___ Source extract

The chapter’s flagship example is KM* (a natural-deduction theorem prover for propositional logic) built entirely out of FTRE rules. Each logical connective gets an introduction rule and an elimination rule (to prove A and B, prove each conjunct; from A and B, conclude A; and so on), plus indirect proof via a-rules. KM* is where the whole machine comes together: deductive rules do the forward chaining, a-rules supply the hypotheses (assume the antecedent of an implication, assume the negation for indirect proof), and the context stack supplies the backtracking. Exercise 20 asks you to push KM* all the way to first-order logic by adding quantifier rules, where the hard parts are fresh-constant (eigenvariable) generation and capture-avoiding substitution.

The examples, explained

The chapter’s running examples each isolate one of the three FTRE moves.

The compiled matcher (Figure 5.2 and friends). The point of showing the generated match code is to make concrete that a rule is just two functions after compilation. Once you see the open-coded (consp p) / car-equality / cdr-walk pattern, several exercises become obvious questions about that code: are the shape tests redundant (Exercise 1), does the matcher recompute car/cdr it could have cached (Exercise 14), does the cost heuristic for choosing where to compute a variable ever pick wrong (Exercise 7), and is the parameter list bigger than it needs to be (Exercise 10)?

______
___ Given information

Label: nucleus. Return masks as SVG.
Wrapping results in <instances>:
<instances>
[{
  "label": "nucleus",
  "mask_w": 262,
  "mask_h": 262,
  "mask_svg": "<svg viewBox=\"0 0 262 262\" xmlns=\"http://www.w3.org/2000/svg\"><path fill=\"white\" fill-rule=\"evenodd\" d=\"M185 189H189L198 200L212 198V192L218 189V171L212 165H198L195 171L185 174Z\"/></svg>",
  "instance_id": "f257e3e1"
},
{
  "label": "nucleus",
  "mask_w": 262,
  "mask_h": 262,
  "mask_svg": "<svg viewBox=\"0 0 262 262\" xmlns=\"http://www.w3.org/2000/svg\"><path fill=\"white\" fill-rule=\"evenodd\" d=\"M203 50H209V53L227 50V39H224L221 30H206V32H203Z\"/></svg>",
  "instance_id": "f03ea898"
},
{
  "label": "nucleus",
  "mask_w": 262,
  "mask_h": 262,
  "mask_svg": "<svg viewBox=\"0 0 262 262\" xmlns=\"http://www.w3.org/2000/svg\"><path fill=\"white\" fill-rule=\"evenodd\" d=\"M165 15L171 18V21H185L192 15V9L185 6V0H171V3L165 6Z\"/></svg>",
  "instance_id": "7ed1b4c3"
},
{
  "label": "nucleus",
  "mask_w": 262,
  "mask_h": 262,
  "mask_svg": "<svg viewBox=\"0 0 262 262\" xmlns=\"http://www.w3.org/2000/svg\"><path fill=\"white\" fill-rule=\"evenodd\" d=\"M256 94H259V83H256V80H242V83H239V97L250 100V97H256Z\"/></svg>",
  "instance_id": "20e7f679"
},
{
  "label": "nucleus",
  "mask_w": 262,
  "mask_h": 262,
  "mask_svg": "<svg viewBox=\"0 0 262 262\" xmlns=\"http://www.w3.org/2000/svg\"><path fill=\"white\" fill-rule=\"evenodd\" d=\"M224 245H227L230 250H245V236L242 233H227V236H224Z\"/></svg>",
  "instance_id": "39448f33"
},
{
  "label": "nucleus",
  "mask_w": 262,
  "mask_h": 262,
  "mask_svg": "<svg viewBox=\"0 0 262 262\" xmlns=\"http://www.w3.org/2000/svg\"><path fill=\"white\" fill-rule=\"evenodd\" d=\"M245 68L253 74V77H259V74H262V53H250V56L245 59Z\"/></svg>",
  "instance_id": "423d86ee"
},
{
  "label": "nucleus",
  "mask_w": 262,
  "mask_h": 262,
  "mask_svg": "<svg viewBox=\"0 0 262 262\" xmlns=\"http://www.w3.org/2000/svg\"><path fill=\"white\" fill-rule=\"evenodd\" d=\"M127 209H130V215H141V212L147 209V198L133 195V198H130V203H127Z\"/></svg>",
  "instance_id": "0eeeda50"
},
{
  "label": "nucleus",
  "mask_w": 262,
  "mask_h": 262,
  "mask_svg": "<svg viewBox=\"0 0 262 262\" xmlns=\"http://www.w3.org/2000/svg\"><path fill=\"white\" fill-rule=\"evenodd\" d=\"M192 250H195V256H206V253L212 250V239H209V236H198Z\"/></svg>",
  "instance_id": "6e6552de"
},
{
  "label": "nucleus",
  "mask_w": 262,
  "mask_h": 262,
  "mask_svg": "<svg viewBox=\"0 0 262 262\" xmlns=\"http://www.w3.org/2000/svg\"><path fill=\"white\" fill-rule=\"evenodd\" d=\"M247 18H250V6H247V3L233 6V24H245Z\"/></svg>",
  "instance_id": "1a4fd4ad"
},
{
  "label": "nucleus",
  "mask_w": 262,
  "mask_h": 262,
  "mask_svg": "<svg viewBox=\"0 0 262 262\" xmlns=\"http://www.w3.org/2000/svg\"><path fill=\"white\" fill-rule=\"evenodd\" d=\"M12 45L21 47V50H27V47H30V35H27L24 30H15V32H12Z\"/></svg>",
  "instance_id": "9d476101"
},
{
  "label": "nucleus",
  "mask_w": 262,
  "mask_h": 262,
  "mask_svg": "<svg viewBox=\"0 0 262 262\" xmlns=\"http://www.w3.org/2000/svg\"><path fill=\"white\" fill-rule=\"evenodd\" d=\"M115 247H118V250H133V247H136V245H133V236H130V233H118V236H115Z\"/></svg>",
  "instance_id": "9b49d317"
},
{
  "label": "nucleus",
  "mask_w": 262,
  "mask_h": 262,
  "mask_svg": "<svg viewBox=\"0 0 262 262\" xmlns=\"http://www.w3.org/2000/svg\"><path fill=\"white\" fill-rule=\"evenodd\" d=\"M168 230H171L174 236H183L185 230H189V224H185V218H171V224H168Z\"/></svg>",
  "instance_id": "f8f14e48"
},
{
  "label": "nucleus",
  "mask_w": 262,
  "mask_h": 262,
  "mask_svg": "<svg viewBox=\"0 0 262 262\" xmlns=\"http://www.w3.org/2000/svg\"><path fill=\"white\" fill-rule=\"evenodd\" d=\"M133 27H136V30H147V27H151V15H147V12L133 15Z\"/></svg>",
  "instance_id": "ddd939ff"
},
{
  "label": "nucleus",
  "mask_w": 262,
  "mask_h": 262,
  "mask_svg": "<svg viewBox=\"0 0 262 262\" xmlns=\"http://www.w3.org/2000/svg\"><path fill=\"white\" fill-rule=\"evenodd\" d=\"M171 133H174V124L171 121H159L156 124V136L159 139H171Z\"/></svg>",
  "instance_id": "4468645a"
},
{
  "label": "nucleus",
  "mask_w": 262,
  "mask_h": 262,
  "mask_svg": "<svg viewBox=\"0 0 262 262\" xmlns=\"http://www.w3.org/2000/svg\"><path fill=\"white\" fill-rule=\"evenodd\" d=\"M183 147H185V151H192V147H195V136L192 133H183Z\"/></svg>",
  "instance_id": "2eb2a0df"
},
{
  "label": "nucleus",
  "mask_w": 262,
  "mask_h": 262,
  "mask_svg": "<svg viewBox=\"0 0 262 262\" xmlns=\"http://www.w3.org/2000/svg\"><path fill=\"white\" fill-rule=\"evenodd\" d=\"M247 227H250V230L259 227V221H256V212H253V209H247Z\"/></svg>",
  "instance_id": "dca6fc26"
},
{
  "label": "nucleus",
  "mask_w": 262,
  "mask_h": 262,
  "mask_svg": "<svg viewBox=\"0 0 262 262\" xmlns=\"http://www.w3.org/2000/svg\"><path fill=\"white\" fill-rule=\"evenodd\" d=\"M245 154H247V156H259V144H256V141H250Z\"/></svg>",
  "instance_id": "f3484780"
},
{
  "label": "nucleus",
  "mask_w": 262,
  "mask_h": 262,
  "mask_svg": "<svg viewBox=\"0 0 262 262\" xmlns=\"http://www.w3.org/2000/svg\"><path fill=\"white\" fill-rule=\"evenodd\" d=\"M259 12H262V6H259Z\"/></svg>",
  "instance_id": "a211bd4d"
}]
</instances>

______

Directions →
• A. In the excerpt on FTRE rules and KM*, what does Exercise 20 ask you to add to KM* to carry it to first-order logic?
• B. Copy the passage of the excerpt on FTRE rules and KM* word for word, starting at "The chapter’s flagship" and ending at "and capture-avoiding substitution.".

Responses for each task →
• A. Quantifier rules.

• B.
The chapter’s flagship example is KM* (a natural-deduction theorem prover for propositional logic) built entirely out of FTRE rules. Each logical connective gets an introduction rule and an elimination rule (to prove A and B, prove each conjunct; from A and B, conclude A; and so on), plus indirect proof via a-rules. KM* is where the whole machine comes together: deductive rules do the forward chaining, a-rules supply the hypotheses (assume the antecedent of an implication, assume the negation for indirect proof), and the context stack supplies the backtracking. Exercise 20 asks you to push KM* all the way to first-order logic by adding quantifier rules, where the hard parts are fresh-constant (eigenvariable) generation and capture-avoiding substitution.